OK I promised to write about St Igne and here it is. I assure you that you have never lived until you have sat in a field full of drunken French people and stuffed your face with delicious country food and wine. This is what happens every year at St Igne which is a tiny village high in the hills above Verfeil. There is something magical about how it all happens as there appears to be nothing at all in St Igne apart form this field filled with long wooden tables. They also conjure up a dance floor, a band and food for about 300 people. It is especially wonderful for us to go as members of the extended Lafon family. Renne and Robert have the house opposite us in Verfeil and they have kind of adopted us so we get to indulge in a lot of hellos and cheek kissing that we would miss if we were just that mad English couple.
At first it is all very calm and mellow as families arrive and jockey for position on the long wooden benches. Renne of course has arrive early and staked our claim in a prime position.The barbecue fires are lit and the smell of woodsmoke starts to scent the air as the sun goes down. It is like a scene from Jean de Florette! After an hour or so of chit chat the real business begins and food is served. The menu is always the same and always delicious. We begin with salty crisps and ice cold kir made from blackcurrant liqueur and local white wine, this give the perfect balance of salty and tangy sweetness to pique your appetite for the starter of juicy sweet Quercy melon and salty smoky meaty local ham. As this arrives the wine begins to flow and it just keeps coming, rich ruby red in ill assorted and unmarked bottles filled from a huge barrel. By now the full complement of Lafons and friend has arrived and we have been hugged half to death. Everyone has their Laguiole pocket knives out ready to do battle with the food.
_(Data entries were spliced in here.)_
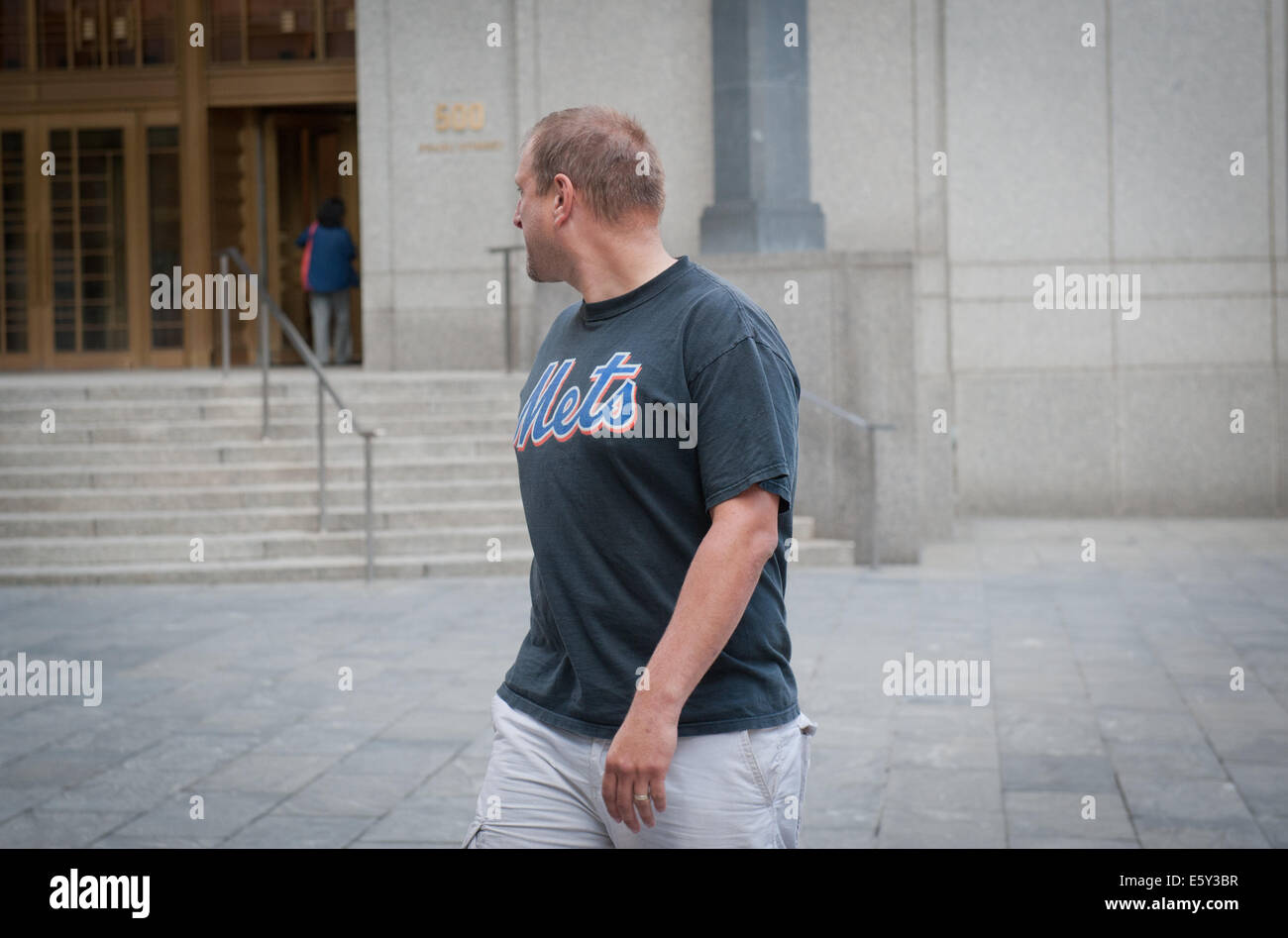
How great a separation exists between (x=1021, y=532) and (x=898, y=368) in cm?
259

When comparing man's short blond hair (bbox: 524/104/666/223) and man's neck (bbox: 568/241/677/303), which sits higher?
man's short blond hair (bbox: 524/104/666/223)

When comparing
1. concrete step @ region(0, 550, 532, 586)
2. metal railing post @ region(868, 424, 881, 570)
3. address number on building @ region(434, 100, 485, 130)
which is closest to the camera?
concrete step @ region(0, 550, 532, 586)

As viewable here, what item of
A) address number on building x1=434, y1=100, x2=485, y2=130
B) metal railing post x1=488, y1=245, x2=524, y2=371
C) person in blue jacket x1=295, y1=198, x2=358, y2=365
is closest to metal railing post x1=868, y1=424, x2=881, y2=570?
metal railing post x1=488, y1=245, x2=524, y2=371

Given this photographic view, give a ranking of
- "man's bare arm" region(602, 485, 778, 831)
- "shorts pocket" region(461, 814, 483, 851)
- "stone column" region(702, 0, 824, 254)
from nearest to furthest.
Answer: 1. "man's bare arm" region(602, 485, 778, 831)
2. "shorts pocket" region(461, 814, 483, 851)
3. "stone column" region(702, 0, 824, 254)

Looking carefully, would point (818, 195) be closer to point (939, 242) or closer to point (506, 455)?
point (939, 242)

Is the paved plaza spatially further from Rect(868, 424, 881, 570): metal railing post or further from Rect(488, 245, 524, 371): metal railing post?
Rect(488, 245, 524, 371): metal railing post

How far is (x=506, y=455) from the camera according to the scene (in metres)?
12.8

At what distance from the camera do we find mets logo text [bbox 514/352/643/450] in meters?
2.54

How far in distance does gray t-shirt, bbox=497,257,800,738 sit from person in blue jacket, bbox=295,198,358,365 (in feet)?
49.2

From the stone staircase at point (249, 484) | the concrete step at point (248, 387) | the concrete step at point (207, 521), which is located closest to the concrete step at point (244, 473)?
the stone staircase at point (249, 484)

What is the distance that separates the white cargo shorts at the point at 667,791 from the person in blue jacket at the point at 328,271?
14.9 metres

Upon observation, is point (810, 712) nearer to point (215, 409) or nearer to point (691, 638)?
point (691, 638)

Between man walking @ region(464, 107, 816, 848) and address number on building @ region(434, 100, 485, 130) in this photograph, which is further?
address number on building @ region(434, 100, 485, 130)
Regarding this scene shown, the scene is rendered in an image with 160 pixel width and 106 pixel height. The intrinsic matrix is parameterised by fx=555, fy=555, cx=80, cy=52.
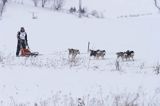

Now the highlight of the evening arrives, the aligot, a fabulous smooth puree of buttery potatoes and melted mountain cheese with a hint of garlic. The better the aligot the more it stretches because the stretchiness depends on the quality and quantity of cheese. Our aligot was very stretchy and they lifted it up high with a special paddle just to prove it. The aligot is served by a chain of willing volunteers and is accompanied by wonderful meaty grilled sausage and more wine. Of course there is also unlimited country bread and at this stage you start to think that you'll never eat anything again. By now the tidiness of the tables has also started to disintegrate somewhat, with crusts, the odd melon rind, sundry serviettes etc all over the place.
But...We have not finished yet, a wonderful aroma of barbecued meat heralds the arrival of grilled lamb raised out here on the hills and tasting of wood smoke and the wild grasses and herbs that formed its diet. It is mouth watering. Bones fly in all directions as the last morsels of meat are sought out. By now the tables are a scene of carnage and the arrival of ice cream cones and coffee add the the melee. The once tidy table tops have disintegrated into a total mess.
Now the real fun begins as the music starts up. One of the things that I love about St Igne is that they always play traditional French music first and everyone joins in with folk dances, and waltzes and surprisingly perhaps tangos and paso dobles, although we are only a short distance from the Spanish border. Grandads dance with grand daughters and the young learn the traditional dances from the old. Even John and I have been known to indulge in the odd waltz, sometimes very odd, depending on the amount of wine consumed! All around is laughter and fun and the sight and sound of people really letting their hair down. One man staggers drunkenly towards the bushes for a pee, only just managing to co-ordinate his legs to overcome the obstacle of the gate into the field. This causes much hilarity.
Eventually the traditional songs give way to disco music and people begin to drift away about 1am. It is a magical time and I am going to post some photos and video clips separately so you can share a little of the magic.